Last year, I wrote a couple of general data science pieces on this blog – most likely I will migrate these across to the new blog, after bit of a fitness review.  In any case, check it out here!

Timothy, Paul and Data Science

7 May

Like any other atheist who regularly attends an evangelical church, I often find myself wondering how to apply the sermon to my life. A recent example which seemed a little easier than other occasions was a sermon from a guest preacher on succession planning.

Part of the point for this preacher is that he’s a kind of mentor for a number of churches, so he traipses around Australia advising other pastors how to do things better – and also sees them failing, often for predictable reasons. Hence, when he spoke about succession, he was talking from experience.

Of course, succession planning isn’t specifically about churches. The phrase is more commonly heard in corporate settings. His solution to the problem – in the end a call to spread the Gospel, not all that surprisingly from an evangelical preacher – initially seemed one that had no application to the corporate world, but after a little reflection actually seemed very applicable.

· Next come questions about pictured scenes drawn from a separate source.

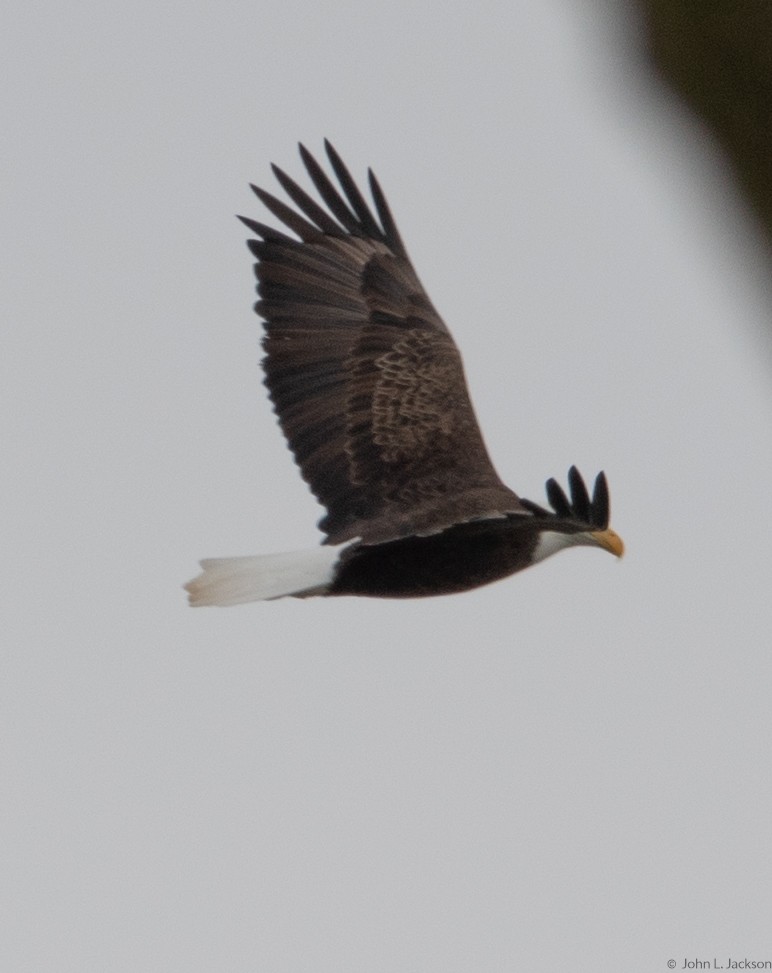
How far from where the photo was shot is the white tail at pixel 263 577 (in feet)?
15.4

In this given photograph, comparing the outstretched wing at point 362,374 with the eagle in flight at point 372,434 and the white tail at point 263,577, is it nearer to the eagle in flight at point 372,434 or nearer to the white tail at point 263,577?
the eagle in flight at point 372,434

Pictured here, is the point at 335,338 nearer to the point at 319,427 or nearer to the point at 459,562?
the point at 319,427

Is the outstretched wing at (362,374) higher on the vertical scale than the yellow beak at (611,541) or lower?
higher

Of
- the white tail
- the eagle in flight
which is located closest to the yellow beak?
the eagle in flight

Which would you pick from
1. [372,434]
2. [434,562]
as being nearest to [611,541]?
[434,562]

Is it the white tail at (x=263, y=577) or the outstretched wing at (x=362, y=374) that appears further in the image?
the outstretched wing at (x=362, y=374)

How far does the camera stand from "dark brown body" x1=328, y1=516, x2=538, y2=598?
15.8ft

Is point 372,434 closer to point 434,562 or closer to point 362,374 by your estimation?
point 362,374

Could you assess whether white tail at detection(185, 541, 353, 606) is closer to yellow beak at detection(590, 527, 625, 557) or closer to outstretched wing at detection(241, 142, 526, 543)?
Answer: outstretched wing at detection(241, 142, 526, 543)

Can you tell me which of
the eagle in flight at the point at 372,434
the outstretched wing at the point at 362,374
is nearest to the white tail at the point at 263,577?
the eagle in flight at the point at 372,434

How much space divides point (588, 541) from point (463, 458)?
610mm

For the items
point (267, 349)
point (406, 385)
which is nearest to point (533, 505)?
point (406, 385)

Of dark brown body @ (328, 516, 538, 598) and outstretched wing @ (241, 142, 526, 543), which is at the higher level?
outstretched wing @ (241, 142, 526, 543)

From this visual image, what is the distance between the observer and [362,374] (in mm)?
5578
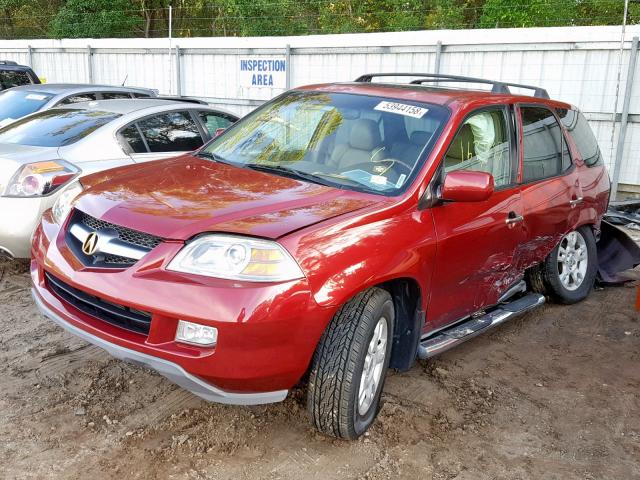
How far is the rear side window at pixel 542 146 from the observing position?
4430 millimetres

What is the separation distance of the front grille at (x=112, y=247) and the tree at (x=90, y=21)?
2410cm

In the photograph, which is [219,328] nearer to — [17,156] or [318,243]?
[318,243]

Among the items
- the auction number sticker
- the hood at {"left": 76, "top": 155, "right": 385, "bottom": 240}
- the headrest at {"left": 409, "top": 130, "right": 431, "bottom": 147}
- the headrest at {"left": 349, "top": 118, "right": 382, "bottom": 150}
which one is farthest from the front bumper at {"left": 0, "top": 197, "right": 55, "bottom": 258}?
the headrest at {"left": 409, "top": 130, "right": 431, "bottom": 147}

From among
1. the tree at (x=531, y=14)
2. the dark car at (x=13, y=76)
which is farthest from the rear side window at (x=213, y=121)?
the tree at (x=531, y=14)

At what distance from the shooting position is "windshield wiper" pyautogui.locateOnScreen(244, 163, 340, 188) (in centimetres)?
348

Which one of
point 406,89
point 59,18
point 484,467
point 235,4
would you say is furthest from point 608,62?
→ point 59,18

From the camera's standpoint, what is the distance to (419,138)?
12.1ft

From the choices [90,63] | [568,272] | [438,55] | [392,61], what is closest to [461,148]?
[568,272]

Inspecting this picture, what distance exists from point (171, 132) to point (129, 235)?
3594 mm

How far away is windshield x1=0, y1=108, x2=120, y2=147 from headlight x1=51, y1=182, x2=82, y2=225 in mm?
1983

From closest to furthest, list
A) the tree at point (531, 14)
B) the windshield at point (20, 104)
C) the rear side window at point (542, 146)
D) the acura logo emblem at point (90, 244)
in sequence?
the acura logo emblem at point (90, 244) → the rear side window at point (542, 146) → the windshield at point (20, 104) → the tree at point (531, 14)

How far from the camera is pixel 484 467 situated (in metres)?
3.08

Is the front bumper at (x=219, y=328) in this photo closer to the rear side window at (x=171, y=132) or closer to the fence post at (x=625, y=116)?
the rear side window at (x=171, y=132)

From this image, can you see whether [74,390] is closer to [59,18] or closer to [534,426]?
[534,426]
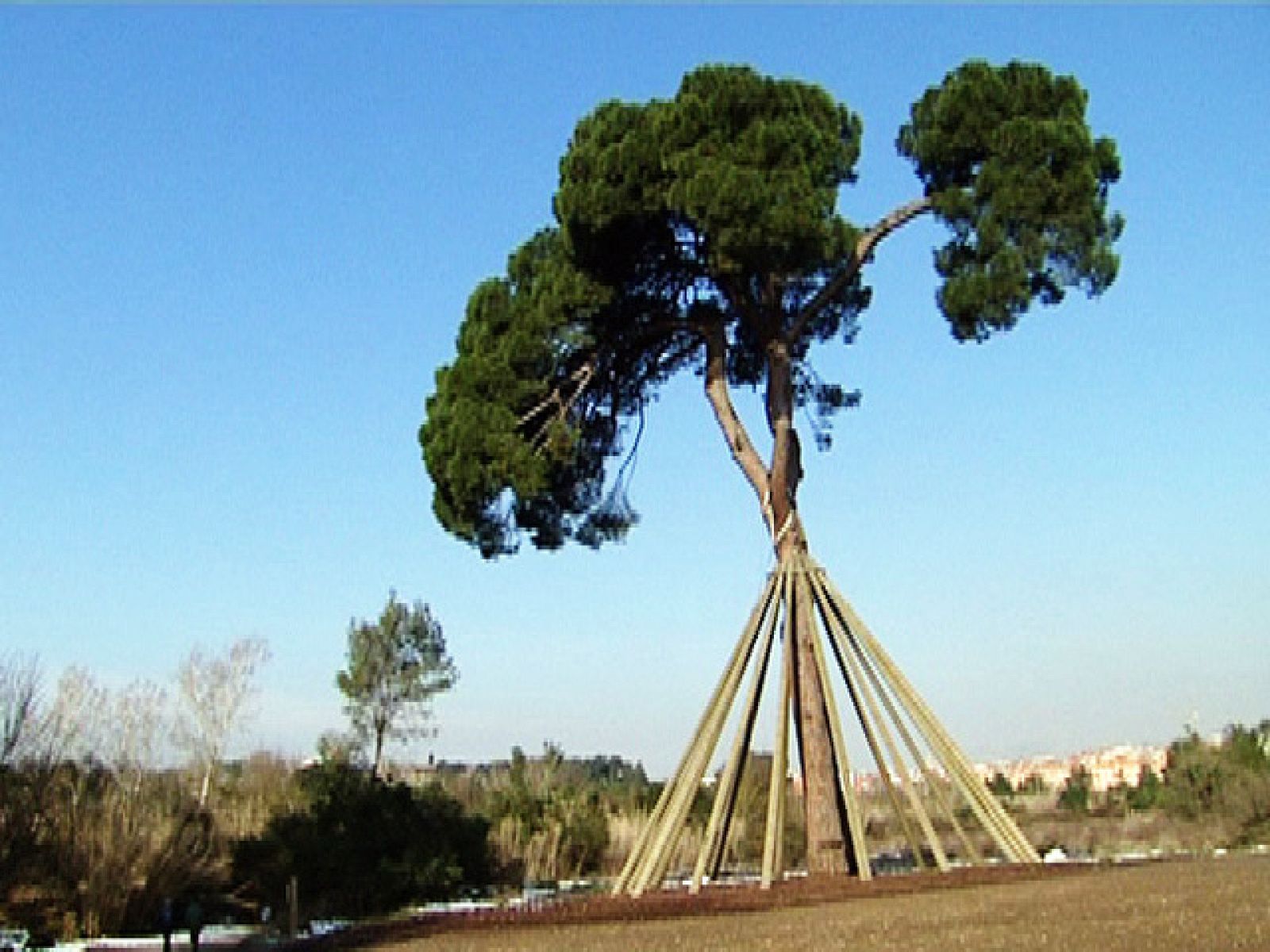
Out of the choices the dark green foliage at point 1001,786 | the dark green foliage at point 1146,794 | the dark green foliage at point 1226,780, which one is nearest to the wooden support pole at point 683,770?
the dark green foliage at point 1226,780

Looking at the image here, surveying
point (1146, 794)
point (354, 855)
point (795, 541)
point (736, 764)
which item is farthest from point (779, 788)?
point (1146, 794)

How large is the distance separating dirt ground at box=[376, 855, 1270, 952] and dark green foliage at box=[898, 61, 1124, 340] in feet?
16.0

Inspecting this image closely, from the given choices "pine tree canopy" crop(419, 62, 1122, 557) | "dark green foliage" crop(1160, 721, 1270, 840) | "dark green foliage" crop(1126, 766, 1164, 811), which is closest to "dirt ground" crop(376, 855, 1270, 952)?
"pine tree canopy" crop(419, 62, 1122, 557)

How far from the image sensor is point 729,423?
1185 cm

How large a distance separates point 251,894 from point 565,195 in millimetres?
6966

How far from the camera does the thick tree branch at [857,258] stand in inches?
478

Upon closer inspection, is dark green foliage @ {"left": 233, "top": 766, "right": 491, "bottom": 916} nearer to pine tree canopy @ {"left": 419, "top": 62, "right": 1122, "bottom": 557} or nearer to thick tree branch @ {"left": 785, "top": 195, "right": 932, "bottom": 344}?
pine tree canopy @ {"left": 419, "top": 62, "right": 1122, "bottom": 557}

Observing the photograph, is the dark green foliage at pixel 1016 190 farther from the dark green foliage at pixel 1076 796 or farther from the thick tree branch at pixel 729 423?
the dark green foliage at pixel 1076 796

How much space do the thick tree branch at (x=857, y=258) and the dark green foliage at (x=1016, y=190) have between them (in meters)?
0.24

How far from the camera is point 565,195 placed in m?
11.5

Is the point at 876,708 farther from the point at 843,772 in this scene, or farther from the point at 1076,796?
the point at 1076,796

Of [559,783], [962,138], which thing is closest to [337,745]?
[559,783]

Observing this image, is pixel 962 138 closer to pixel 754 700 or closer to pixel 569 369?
pixel 569 369

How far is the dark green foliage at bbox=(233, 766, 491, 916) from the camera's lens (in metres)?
12.9
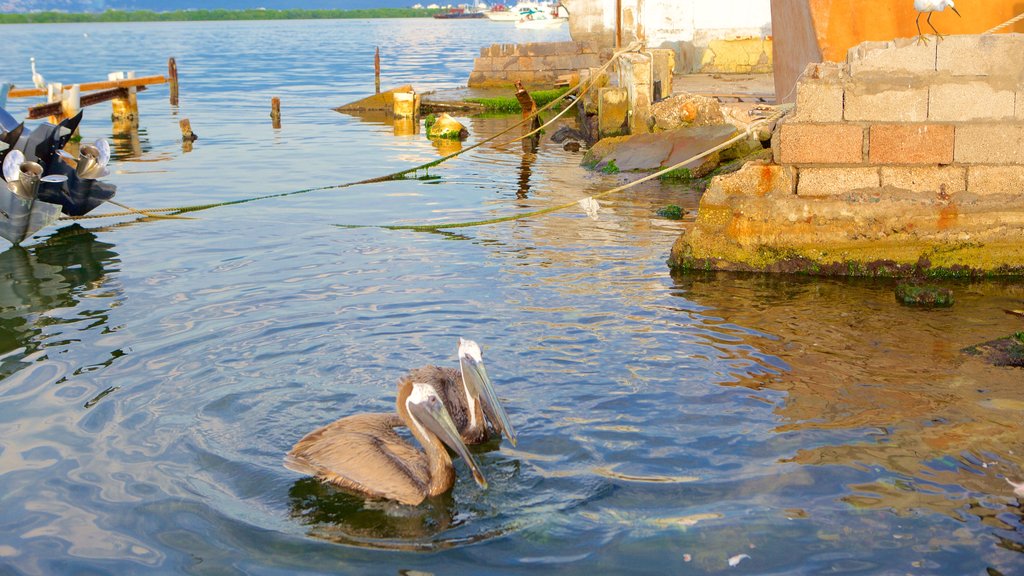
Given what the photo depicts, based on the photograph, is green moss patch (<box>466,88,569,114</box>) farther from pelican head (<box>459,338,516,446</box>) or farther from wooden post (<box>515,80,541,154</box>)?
pelican head (<box>459,338,516,446</box>)

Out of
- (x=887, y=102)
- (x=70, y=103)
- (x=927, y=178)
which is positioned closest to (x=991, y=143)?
(x=927, y=178)

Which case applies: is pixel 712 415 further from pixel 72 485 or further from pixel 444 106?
pixel 444 106

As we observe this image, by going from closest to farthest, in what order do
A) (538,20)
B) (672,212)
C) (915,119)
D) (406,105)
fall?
(915,119)
(672,212)
(406,105)
(538,20)

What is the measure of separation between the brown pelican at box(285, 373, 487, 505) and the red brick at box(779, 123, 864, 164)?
6.20 meters

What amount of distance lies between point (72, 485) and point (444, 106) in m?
28.6

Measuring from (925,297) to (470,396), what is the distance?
5508 millimetres

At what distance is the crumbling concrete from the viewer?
10648 millimetres

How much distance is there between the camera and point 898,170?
11.0m

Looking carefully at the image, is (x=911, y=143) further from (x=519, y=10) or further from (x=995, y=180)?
(x=519, y=10)

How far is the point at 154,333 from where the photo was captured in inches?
394

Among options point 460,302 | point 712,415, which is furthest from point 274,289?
point 712,415

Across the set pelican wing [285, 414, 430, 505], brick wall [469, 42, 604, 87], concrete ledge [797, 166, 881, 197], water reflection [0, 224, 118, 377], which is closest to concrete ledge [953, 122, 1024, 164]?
concrete ledge [797, 166, 881, 197]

By the pastor’s logic, the gospel was effectively the knowledge needed to participate in his religion. So, by extension, succession planning was about the transfer of knowledge. In a way, this is not a revolutionary idea – of course succession planning is about the transfer of knowledge of a working environment, customers, skills to get a job done.

But the emphasis is so often on the leader of an organisation and (too often, in both senses) his immediate reports. Hence the emphasis is on the knowledge that they will bring into the company, the skills in running a business they learnt elsewhere that they will aply to your company. It’s like judging future converts for the abilities they bring to a church from outside – their ability to speak in public, to be great fund raisers – rather than the pastor’s idea of succession planning through

The alternative is succession planning starting from the ground up – making succession planning being with the people make your product or provide your service, and the people who secure your customers. In a very real way they are your business. Certainly, in my own career in manufacturing, I’ve seen the results of failing to ensure knowledge is transferred from people who make the product to others. In short, when they retire, there are delays and defects as people attempt to re-discover the skills.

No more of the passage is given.